• _Task statement_:
Please output, without any change, the line containing "Given the tile" and every line after it through the final line.

Begin Stored records

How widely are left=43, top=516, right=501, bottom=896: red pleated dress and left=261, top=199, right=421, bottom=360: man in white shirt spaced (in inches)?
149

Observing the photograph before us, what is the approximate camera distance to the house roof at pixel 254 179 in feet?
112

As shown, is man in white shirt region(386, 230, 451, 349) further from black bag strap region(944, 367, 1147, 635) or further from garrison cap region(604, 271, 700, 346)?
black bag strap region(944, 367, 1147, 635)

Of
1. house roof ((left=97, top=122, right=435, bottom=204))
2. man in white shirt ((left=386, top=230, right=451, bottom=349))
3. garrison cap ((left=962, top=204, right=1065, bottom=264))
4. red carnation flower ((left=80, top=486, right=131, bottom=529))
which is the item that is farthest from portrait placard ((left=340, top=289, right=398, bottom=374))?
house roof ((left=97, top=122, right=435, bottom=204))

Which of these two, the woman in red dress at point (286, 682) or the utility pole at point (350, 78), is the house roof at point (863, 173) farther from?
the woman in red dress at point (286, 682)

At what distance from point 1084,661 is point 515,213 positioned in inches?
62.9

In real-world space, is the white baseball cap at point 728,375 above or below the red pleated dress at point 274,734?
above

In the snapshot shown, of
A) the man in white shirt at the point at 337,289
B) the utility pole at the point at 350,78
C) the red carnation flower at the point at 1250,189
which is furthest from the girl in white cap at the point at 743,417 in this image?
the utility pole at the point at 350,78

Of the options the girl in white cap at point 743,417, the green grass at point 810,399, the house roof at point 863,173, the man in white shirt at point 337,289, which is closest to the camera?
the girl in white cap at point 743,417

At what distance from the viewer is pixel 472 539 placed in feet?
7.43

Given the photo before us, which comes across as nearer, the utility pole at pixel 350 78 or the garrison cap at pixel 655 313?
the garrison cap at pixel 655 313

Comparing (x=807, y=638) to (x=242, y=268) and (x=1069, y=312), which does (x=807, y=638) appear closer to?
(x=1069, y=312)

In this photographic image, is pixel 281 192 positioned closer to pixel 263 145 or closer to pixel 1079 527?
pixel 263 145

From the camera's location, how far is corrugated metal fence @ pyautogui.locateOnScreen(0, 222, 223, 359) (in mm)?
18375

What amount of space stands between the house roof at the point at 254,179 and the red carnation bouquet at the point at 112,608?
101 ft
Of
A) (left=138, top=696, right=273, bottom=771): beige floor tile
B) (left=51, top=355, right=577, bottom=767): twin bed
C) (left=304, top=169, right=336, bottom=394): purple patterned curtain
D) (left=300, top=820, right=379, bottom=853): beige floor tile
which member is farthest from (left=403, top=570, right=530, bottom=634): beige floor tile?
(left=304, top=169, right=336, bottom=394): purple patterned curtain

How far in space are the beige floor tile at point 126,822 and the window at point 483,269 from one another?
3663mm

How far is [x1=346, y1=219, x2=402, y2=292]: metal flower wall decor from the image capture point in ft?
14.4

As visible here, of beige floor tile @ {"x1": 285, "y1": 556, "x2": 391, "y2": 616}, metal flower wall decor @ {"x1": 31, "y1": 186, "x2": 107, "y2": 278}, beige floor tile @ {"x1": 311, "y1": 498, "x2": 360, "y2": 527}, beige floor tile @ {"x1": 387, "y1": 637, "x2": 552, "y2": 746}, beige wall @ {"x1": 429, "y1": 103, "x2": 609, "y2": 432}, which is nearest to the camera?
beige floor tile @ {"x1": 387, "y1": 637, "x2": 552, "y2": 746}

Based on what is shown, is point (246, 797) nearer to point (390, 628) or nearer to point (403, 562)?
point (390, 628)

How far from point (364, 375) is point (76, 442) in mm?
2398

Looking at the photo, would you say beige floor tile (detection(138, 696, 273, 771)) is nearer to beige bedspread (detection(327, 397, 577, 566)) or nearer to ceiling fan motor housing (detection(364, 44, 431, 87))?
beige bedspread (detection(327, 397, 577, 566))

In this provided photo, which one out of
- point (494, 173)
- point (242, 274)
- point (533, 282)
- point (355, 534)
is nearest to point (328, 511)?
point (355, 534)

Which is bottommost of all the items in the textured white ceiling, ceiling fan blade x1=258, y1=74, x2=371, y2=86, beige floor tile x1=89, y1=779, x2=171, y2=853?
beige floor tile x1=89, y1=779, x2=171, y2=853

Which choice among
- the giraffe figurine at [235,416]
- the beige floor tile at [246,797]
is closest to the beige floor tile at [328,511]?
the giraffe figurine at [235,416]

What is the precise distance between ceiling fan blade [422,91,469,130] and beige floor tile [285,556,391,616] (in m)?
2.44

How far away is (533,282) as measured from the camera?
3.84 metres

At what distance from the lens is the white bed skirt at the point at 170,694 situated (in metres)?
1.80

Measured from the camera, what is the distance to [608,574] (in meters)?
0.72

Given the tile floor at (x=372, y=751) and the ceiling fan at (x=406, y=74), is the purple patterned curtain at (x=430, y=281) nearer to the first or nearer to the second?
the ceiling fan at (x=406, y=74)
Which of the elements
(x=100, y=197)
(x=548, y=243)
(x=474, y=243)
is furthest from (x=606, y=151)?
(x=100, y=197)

End Stored records

• _Final result_:
Given the tile floor at (x=372, y=751) and the ceiling fan at (x=406, y=74), is the purple patterned curtain at (x=430, y=281) nearer to the first or nearer to the second?
the ceiling fan at (x=406, y=74)
Which of the elements
(x=100, y=197)
(x=548, y=243)
(x=474, y=243)
is furthest from (x=606, y=151)?
(x=100, y=197)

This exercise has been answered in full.